El peronista Sergio Massa, quien a veces suele demorarse en meandros conceptuales, sorprendió ayer al amigarse con la claridad interpretativa.
"Argentina necesita un candidato que le gane a Macri en la segunda vuelta", dijo sin vueltas, como quien pone al descubierto la verdad de la milanesa.
Pero está buena la definición. Primero, porque se entiende muy bien.
Y segundo porque está dirigida -entre otros- a ese "jardín de senderos que se bifurcan" que es hoy el movimiento que Juan Domingo Perón creó, que Evita sublimó, que Isabelita degradó, que Menem liberalizó, y que los kirchner bolivarianizaron.
El denominado "peronismo razonable", al que otros más hirientes lo denoniman "peronismo civilizado", no logra consolidar un candidato.
Todos esos elementos (los Urtubey, los Pichetto, los Schiaretti, los Massa, los Lavagna y varios etcéteras) no hallan el elemento para aglutinar esa masa. Cualquier vecina sabe que para aglutinar no hay nada como el huevo. Pero claro, hay que tener a mano ese elemento esencial de la cocina
Tu también, Felipe
Alguno de esos peronistas, cansados de equivocarse, como el bonaerense Felipe Solá, ya decidieron dar un volantazo e irse con Cristina pese a que que en su momento la cuestionaron con teatralizado énfasis.
El bueno de Felipe no perdió tiempo y ya se autopostuló: quiere ser nada menos que vicepresidente en una fórmula con Cristina.
Uno de los males de la política argentina es ignorar que en este país políticamente volcánico pueden pasar muchas cosas de aquí a noviembre. Ese será el mes de la segunda vuelta para la que el zorro de Massa está reclamando el hombre providencial que le pueda ganar a Macri.
Al decir eso, Massa lo que está haciendo es llamar a la coherencia post kirchnerista, pero por elevación también está sugiriendo: muchachos no le demos más vueltas, ese hombre soy yo.
¿Se puede?
Más allá de esos devaneos peronistas, la pregunta es si luego de un año 2018 pletórico de ajustes, de devaluación, de subas de tarifas y de caída del empleo, puede el gobierno de Macri estar en condiciones de tener chances de reelección.
Increiblemente, y según dicen muchos de los sabiohondos que auscultan la política y los mercados, la respuesta es que sí, que es posible.
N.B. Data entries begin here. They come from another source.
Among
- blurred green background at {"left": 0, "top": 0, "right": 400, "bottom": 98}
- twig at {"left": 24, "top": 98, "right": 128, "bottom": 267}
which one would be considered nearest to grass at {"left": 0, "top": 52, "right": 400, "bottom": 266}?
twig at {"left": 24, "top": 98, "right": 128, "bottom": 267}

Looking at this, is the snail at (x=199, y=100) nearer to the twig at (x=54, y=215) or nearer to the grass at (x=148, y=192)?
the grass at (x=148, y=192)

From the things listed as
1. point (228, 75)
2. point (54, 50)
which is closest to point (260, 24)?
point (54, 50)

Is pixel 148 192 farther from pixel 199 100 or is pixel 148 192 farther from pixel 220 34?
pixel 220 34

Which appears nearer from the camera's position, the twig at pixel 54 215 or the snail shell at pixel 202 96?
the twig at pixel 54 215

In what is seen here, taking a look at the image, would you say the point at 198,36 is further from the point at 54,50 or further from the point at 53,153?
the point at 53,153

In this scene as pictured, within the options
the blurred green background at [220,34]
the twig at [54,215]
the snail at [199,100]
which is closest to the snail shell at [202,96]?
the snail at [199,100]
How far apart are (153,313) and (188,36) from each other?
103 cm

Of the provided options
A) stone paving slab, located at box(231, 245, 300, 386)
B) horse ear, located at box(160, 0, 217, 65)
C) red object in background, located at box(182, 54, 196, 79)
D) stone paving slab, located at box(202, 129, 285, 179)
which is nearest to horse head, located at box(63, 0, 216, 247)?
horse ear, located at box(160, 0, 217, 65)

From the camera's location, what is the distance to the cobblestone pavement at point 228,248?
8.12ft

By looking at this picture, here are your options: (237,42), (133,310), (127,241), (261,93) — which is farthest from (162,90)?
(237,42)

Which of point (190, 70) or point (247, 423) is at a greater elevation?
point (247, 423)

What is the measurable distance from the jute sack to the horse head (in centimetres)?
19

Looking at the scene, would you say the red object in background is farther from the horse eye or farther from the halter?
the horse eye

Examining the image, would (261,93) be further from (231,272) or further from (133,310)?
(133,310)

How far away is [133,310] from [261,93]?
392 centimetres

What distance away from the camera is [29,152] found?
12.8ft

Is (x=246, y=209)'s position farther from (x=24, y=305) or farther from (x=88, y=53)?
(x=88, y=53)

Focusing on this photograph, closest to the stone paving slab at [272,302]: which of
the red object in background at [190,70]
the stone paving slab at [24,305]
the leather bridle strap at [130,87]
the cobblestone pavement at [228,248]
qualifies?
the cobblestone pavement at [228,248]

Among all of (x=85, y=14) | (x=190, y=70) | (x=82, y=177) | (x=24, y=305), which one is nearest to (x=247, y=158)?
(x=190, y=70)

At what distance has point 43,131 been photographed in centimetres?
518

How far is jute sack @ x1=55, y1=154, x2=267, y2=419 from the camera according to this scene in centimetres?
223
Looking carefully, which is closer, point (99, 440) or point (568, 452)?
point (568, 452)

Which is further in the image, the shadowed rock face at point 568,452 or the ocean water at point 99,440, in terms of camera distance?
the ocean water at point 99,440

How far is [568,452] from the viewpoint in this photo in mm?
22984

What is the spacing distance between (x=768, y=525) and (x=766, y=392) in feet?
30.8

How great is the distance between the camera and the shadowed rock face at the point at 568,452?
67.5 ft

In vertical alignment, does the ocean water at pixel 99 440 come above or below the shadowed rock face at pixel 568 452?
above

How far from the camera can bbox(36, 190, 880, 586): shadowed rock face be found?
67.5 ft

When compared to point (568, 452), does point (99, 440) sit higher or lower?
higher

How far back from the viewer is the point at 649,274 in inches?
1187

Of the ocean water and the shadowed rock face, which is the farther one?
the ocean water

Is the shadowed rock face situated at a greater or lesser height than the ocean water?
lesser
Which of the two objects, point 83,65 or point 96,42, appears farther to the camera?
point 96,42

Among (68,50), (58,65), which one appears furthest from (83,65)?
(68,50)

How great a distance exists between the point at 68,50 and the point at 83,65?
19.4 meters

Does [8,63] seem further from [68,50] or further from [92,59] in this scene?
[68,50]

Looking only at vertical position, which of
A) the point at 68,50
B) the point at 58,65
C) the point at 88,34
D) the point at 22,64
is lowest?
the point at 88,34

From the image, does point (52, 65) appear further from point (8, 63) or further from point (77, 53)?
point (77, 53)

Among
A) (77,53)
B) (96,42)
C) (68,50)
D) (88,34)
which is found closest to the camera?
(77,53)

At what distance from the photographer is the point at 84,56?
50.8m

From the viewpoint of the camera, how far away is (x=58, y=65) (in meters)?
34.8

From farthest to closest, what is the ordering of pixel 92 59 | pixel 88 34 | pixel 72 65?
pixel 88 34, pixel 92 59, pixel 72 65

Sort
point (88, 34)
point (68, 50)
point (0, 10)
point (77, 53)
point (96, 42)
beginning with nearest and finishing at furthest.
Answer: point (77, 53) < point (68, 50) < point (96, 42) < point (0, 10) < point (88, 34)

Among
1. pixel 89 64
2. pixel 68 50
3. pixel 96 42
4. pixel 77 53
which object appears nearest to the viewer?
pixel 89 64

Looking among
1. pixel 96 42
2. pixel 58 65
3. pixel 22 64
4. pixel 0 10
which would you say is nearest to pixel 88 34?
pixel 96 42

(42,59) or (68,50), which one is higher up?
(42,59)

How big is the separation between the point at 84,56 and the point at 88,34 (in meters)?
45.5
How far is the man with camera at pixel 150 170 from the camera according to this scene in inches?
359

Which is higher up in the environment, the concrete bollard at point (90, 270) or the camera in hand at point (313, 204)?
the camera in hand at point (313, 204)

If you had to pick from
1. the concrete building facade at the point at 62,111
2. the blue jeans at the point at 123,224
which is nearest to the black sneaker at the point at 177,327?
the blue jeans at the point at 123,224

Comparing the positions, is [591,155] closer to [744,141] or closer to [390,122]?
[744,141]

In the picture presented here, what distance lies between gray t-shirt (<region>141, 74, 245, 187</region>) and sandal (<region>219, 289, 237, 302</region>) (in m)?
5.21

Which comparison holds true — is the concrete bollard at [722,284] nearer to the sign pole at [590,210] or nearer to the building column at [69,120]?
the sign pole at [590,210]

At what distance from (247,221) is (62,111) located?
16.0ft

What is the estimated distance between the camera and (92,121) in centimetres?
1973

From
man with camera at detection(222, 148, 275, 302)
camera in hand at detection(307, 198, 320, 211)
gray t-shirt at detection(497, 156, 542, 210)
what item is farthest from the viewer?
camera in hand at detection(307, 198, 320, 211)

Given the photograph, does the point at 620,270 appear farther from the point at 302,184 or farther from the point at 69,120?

Recuerdan, por ejemplo, que en 1995 con la economía en descenso, Carlos Menem ganó la reelección presidencial. En ese entonces, el "voto cuota", la muerte de carlitos Junior y la convertibilidad tuvieron un rol importante en ese resultado.
Esta vez sólo hay evanescentes promesas de un futuro más apacible (inflación en baja, dólar adormilado, lenta recuperación desde el segundo semestre) pero también juega su rol la corrupción kirchnerista que destaparon "los cuadernos" y el tétrico ejemplo de lo que está pasando en Venezuela, otrora socio privilegiado de Cristina y Néstor.
La bendita imagen
Los inversores también le asignan ahora una mayor probabilidad a que Macri sea reelecto. Aseguran que por cada mes de estabilidad en el tipo de cambio, crece entre un punto y dos la imagen presidencial.
Están también los que evalúan que en estos casi 4 años de Cambiemos ha bajado la crispación política, el ataque continuo a la prensa, los cepos cambiarios, las insoportables cadenas de radio y TV de Cristina, la verba incendiaria contra los buitres extranjeros, la utilización ladina de los derechos humanos, los acríticos reconocimientos a los años ´70, el dispendio de los fondos públicos en el armado de multimedios sostenidos desde el Estado para hacer propaganda, el alineamiento con países autoritarios como Rusia, Turquía. Irán, Venezuela, o Nicaragua, entre otras delicias.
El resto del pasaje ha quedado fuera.